The justices of the Supreme Court of the United States appeared this Tuesday divided about the appto a participant in the assault on Congress in 2021 of a law whose interpretation could affect one of the trials that besiege the former president Donald Trump.

At the hearing of arguments, the most progressive judges, in the minority, They supported the Justice Department’s position that the defendant, Jospeh Fischer, was involved in an attempt to disrupt the formalization of Democratic candidate Joe Biden’s election victory.

Fischer, a former Pennsylvania police officer, is one of the more than 300 individuals charged by the Government for obstruction of the official processalong with other crimes, when a crowd broke in violently at the Capitol and temporarily interrupted the certification of the scrutiny of the November 2020 elections.
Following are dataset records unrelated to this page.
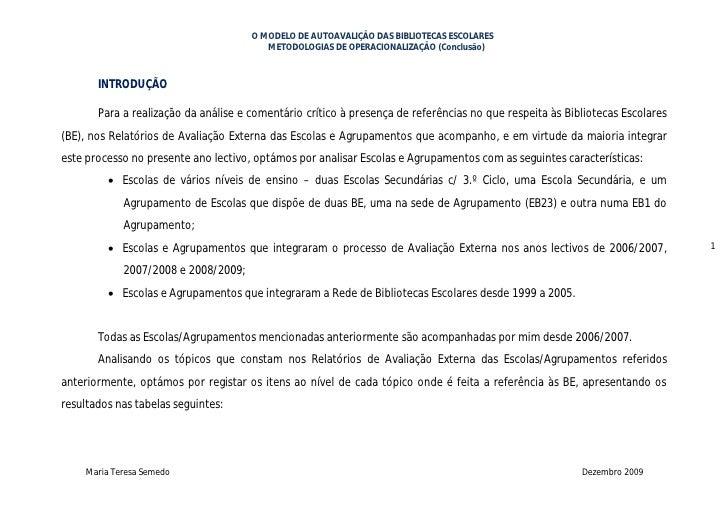 O MODELO DE AUTOAVALIÇÃO DAS BIBLIOTECAS ESCOLARES                                          METODOLOGIAS DE OPERACIONALIZA...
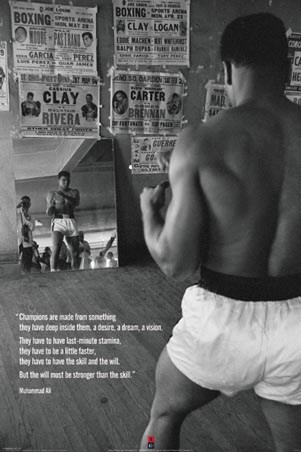 Champions are Made from Something - Muhammad Ali Posed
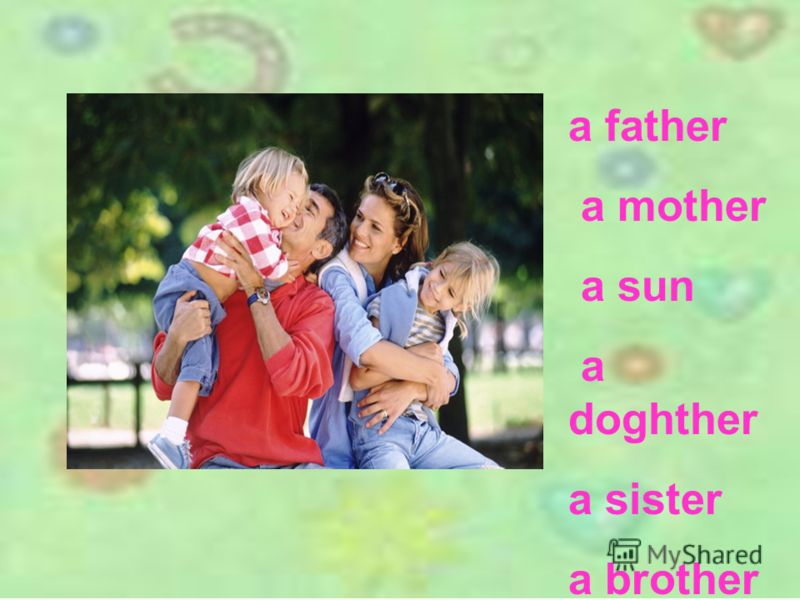 a father a mother a sun a doghther a sister a brother
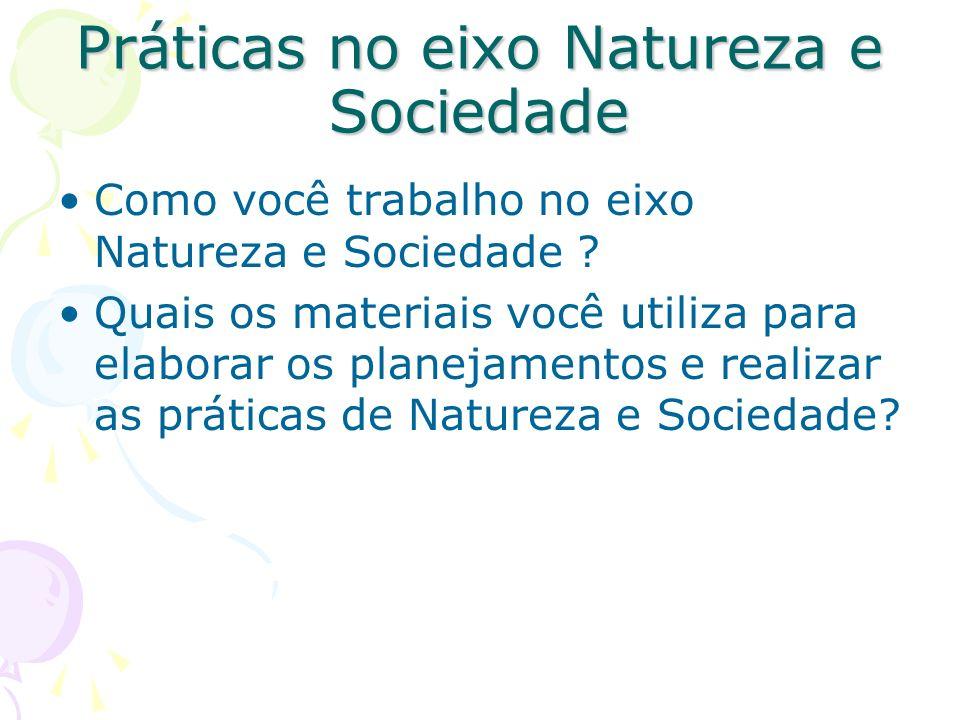 Práticas no eixo Natureza e Sociedade Como você trabalho no eixo Natureza e Sociedade ? Quais os materiais você utiliza para elaborar os planejamentos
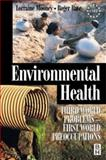Environmental Health : Third World Problems - First World Preoccupations, Bate, Roger, 0750642238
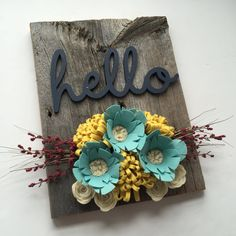 Barn wood Felt Flowers Laser Cut Hello Sign by 3BirdsOnMyDoorstep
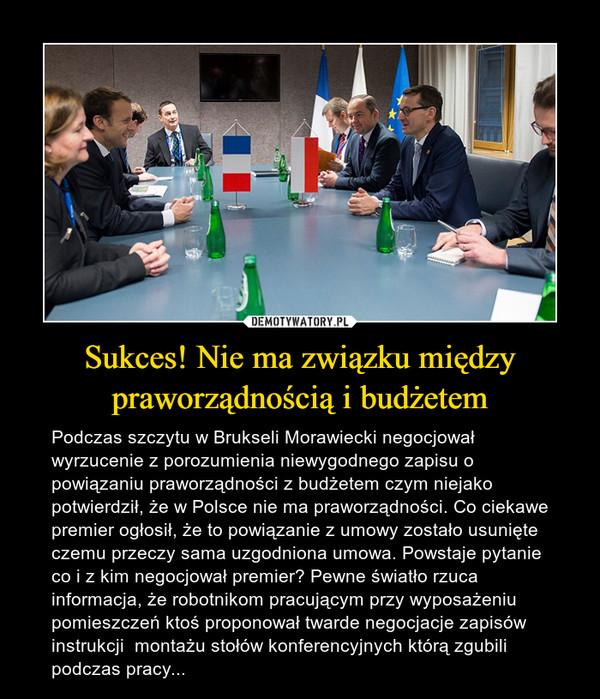 Sukces! Nie ma związku między praworządnością i budżetem – Podczas szczytu w Brukseli Morawiecki negocjował wyrzucenie z porozumienia niewygodnego zapisu o powiązaniu praworządności z budżetem czym niejako potwierdził, że w Polsce nie ma praworządności. Co ciekawe premier ogłosił, że to powiązanie z umowy zostało usunięte czemu przeczy sama uzgodniona umowa. Powstaje pytanie co i z kim negocjował premier? Pewne światło rzuca informacja, że robotnikom pracującym przy wyposażeniu pomieszczeń ktoś proponował twarde negocjacje zapisów instrukcji  montażu stołów konferencyjnych którą zgubili podczas pracy...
The most conservative magistrates expressed doubts about whether a 2002 law can be used in this case. which penalizes the destruction or adulteration of evidence and the obstruction of official procedures.

The Justice Department, which alleges that Fischer’s unauthorized presence inside the Capitol building prevented the certification of the election result, has obtained convictions or admissions of guilt for more than 150 participants in the riot. Special Prosecutor Jack Smith, who is conducting the investigation of Trump’s responsibility in the riothas also included obstruction of an official procedure among the four charges against the now virtual Republican presidential candidate Donald Trump.

Fischer alleges that the government’s interpretation of the law is too broad and unprecedentedand maintains that the obstruction of official process clause should apply only to the destruction or adulteration of evidence in cases of financial crimes to which the law originally referred.

The 2002 law that is doubted

That legislation, known as the Sarbanes-Oxley Act and enacted in 2002, it was the response to the financial scandal and accountant for the energy company Enron whose executives were accused of fraud. The firm ended up in bankruptcy.

So far 14 of the 15 federal judges in the District of Columbia who have heard cases involving participants in the assault, charged with obstruction of an official proceeding, have allowed the application of that legislation. Prosecutors have indicated that before the attack on the Capitol, Fischer had sent digital messages in which he told people he knew that members of Congress “can’t vote if they’re not breathing,” and that he might need his police chief to “I will pay bail because there may be violence.”

Likewise, the Prosecutor’s Office maintains that Fischer incited other assailants to “will carry and hold the line“, and that he was part of the crowd that pushed the Capitol police. Fischer alleges that he arrived at the Capitol after the joint session of Congress, which was to certify the electoral count, had gone into recess, and that he was inside the building just for a few minutes.